Image-linked spatial questions:
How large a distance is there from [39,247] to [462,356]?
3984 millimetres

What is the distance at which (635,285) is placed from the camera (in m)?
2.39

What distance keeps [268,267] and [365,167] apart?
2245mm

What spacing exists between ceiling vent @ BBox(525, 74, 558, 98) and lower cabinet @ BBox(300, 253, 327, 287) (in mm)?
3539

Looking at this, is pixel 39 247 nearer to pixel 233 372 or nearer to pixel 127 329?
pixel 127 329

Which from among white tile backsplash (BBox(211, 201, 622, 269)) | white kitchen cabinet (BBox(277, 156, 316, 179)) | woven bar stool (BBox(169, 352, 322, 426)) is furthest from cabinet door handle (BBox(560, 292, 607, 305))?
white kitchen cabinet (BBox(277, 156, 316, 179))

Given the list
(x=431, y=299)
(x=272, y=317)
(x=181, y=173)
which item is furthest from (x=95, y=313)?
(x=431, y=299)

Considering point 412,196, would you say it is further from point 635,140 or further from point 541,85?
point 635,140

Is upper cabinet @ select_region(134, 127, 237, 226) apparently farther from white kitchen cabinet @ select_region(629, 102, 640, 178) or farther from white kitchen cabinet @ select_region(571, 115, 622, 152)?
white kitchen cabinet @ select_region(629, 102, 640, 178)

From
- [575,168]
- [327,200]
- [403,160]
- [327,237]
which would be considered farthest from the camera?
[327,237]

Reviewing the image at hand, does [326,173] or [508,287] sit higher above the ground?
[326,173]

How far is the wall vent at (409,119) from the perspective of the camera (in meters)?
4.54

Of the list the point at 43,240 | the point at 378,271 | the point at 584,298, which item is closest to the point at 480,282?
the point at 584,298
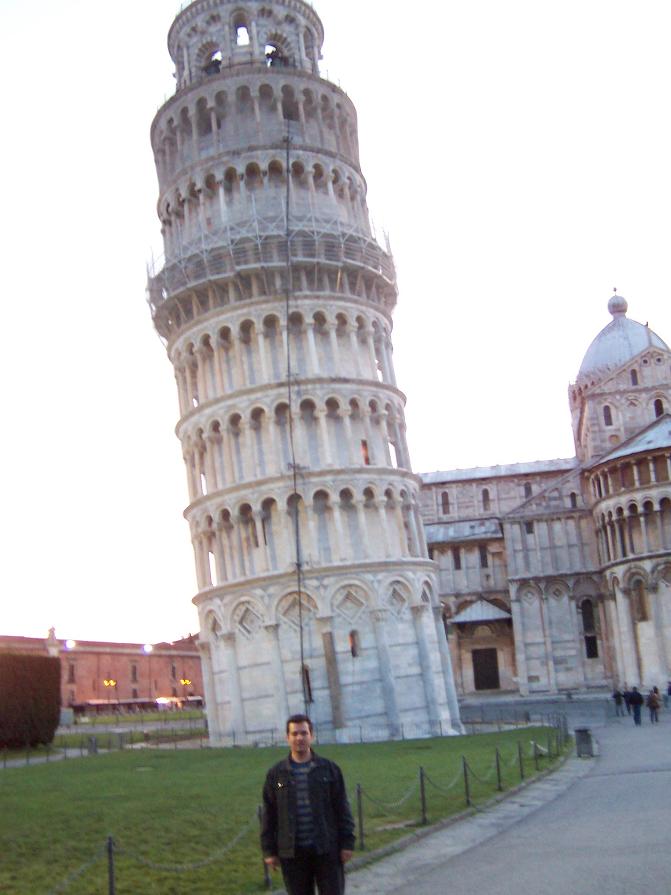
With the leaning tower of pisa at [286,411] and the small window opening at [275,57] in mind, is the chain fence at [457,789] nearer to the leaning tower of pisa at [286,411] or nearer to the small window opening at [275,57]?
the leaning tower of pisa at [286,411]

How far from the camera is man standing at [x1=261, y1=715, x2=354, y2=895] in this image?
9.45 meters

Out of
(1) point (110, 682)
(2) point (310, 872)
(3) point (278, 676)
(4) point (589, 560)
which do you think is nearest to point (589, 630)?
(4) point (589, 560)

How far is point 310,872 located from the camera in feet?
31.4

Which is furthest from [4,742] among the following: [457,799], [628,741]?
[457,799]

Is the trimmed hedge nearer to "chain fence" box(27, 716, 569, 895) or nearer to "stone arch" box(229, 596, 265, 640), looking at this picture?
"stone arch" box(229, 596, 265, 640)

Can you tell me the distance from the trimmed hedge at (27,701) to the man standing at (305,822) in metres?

--

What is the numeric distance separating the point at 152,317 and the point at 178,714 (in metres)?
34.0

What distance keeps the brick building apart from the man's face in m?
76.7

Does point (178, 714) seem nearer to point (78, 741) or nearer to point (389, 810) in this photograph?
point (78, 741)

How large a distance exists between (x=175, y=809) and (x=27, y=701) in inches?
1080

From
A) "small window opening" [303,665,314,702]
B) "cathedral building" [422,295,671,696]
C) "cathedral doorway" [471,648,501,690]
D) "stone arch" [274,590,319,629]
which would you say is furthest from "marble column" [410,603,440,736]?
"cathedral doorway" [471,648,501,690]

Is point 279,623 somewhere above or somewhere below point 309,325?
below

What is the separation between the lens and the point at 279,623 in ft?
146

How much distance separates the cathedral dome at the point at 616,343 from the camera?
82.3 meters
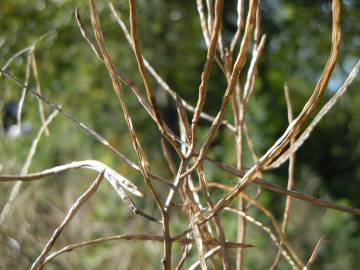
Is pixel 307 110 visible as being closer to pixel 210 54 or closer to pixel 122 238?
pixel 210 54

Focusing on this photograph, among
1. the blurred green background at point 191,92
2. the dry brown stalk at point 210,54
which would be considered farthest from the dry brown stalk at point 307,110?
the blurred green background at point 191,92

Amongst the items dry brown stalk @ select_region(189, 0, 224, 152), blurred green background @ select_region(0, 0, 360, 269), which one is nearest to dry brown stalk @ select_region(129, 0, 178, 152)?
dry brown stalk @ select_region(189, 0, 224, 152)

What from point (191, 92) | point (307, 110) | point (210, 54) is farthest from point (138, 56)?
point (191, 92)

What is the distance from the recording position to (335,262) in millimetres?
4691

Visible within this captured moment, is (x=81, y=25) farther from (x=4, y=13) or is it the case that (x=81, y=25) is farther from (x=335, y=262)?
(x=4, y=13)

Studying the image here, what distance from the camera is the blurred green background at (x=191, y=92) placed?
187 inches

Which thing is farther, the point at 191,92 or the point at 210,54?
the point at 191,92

- _Task prompt_
Pick out each line in the records above that contains the word "green", and copy those lines.

- _Worked answer_
1. the blurred green background at point 191,92
the blurred green background at point 191,92
Amongst the items dry brown stalk @ select_region(189, 0, 224, 152), blurred green background @ select_region(0, 0, 360, 269), which one is nearest to dry brown stalk @ select_region(129, 0, 178, 152)?
Studying the image here, what distance from the camera is the blurred green background at (x=191, y=92) placed?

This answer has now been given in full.